● Provided text:

BEGIN

The Future of Cardiogenetics Lies in Artificial Intelligence
Researchers from the AI and Digital Science Institute at the HSE Faculty of Computer Science have developed a program capable of analysing regions of the human genome that were previously inaccessible for accurate interpretation in genetic testing. The program adapts large generative AI (GenAI) models for cardiogenetics to predict how specific mutations affect the function of individual genes.
The human genome can be likened to an enormous library. Until recently, scientists could read only a small fraction of its 'books'—those that contain instructions for making proteins (about 2% of the total DNA). This is where researchers typically looked for mutations responsible for hereditary heart diseases. For such variants, well-established international criteria exist to assess their risk and identify mutations that drive disease progression. But what about the remaining 98%? For a long time, these regions were dismissed as 'empty pages' or 'genetic junk.' However, it has become clear that they are far from useless: they function as switches and volume controls, regulating how actively genes are expressed. Disruptions in these regions can significantly affect the functioning of the heart, blood vessels, and blood.
The challenge was that scientists were previously unable to determine which of these 'invisible' mutations were truly harmful and which were benign. As a result, many cases of heart disease remained unexplained due to the inability to analyse non-coding variants, ie those that do not contain direct instructions for protein synthesis. Researchers at the HSE FCS AI and Digital Science Institute have proposed a software solution that, for the first time, enables large-scale, accurate analysis of these 'silent' regions in the context of heart health. The software leverages state-of-the-art generative models—the technology underlying popular neural networks—to predict the effects of mutations in regulatory DNA regions and assess their impact on cardiovascular function.

END

● Problem to solve: Reproduce the passage of the cardiogenetics article that starts with "The Future of" and goes on through "of individual genes.".

● Dataset excerpts:
BEGIN

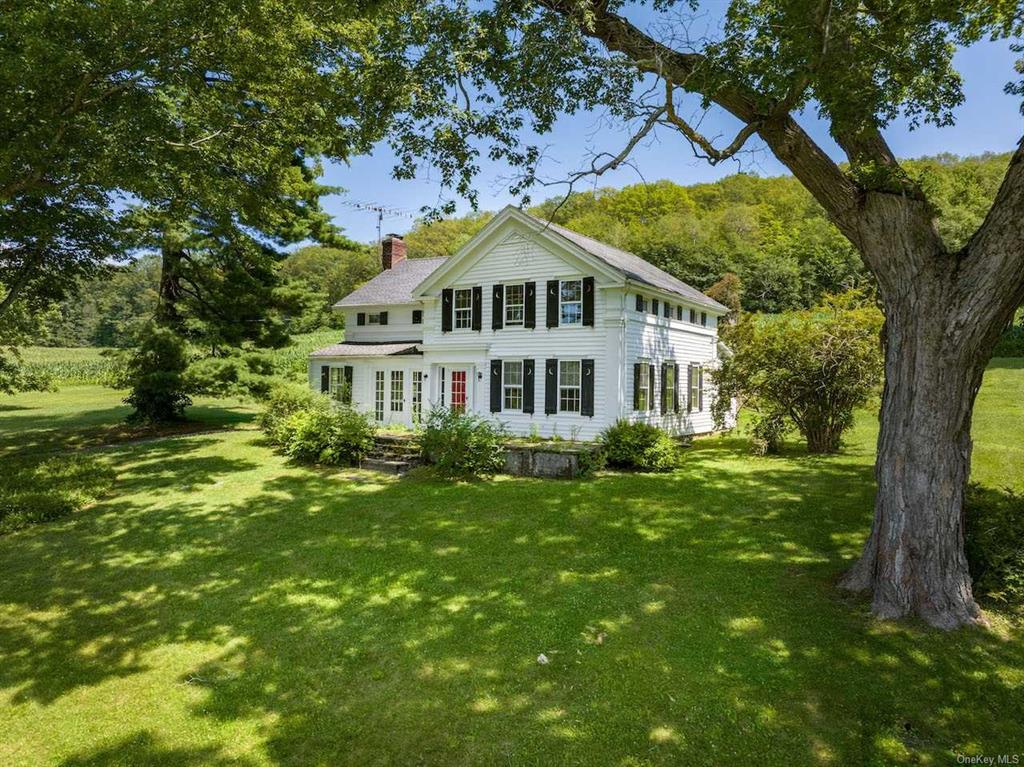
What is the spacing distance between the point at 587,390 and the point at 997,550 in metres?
10.2

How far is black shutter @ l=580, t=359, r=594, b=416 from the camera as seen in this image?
603 inches

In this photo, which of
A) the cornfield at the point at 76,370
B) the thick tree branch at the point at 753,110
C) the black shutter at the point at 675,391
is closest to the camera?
the thick tree branch at the point at 753,110

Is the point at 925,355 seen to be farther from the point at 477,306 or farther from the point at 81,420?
the point at 81,420

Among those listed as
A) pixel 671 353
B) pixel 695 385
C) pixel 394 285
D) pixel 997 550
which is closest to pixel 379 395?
pixel 394 285

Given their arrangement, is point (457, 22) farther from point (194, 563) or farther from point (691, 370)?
point (691, 370)

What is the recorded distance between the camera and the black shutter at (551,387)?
52.4 ft

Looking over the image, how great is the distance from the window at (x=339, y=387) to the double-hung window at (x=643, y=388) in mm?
11197

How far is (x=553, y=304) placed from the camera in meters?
16.1

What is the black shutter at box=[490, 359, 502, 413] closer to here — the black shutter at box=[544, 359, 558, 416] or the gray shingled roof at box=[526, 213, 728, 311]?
the black shutter at box=[544, 359, 558, 416]

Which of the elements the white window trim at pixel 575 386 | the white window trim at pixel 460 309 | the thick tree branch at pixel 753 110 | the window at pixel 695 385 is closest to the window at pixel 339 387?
the white window trim at pixel 460 309

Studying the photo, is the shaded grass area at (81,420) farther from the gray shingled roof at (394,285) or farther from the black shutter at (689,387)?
the black shutter at (689,387)

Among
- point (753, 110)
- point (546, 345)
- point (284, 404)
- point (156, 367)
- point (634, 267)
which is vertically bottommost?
point (284, 404)

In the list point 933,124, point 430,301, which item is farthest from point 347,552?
point 430,301

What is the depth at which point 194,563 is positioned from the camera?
780 centimetres
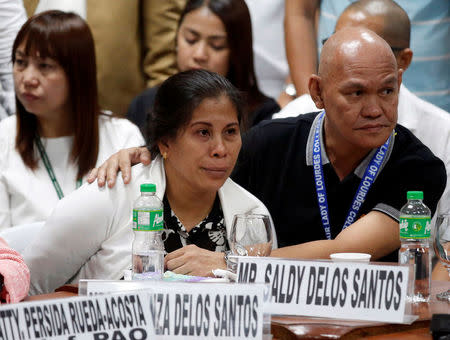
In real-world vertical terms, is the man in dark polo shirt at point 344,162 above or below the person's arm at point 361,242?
Answer: above

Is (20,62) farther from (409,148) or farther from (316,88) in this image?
(409,148)

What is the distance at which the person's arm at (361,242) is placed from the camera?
226 centimetres

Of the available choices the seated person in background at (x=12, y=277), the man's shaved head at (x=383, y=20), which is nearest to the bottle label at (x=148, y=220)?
the seated person in background at (x=12, y=277)

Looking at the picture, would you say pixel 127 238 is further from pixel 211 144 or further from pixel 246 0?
pixel 246 0

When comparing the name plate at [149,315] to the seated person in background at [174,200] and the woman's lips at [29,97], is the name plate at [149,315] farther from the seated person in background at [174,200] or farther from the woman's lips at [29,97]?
the woman's lips at [29,97]

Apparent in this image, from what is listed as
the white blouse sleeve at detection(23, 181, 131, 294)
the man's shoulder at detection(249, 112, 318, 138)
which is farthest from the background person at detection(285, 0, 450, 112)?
the white blouse sleeve at detection(23, 181, 131, 294)

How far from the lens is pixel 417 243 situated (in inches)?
73.9

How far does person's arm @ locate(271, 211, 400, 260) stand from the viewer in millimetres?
2260

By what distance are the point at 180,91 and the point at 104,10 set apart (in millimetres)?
1672

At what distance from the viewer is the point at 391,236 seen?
2.38m

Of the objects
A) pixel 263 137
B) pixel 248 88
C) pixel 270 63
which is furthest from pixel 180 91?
pixel 270 63

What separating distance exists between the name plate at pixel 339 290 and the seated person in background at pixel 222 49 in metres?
2.19

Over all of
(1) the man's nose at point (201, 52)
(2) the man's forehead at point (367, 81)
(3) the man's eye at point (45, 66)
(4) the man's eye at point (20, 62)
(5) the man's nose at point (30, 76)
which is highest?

END

● Response area:
The Future of Cardiogenetics Lies in Artificial Intelligence
Researchers from the AI and Digital Science Institute at the HSE Faculty of Computer Science have developed a program capable of analysing regions of the human genome that were previously inaccessible for accurate interpretation in genetic testing. The program adapts large generative AI (GenAI) models for cardiogenetics to predict how specific mutations affect the function of individual genes.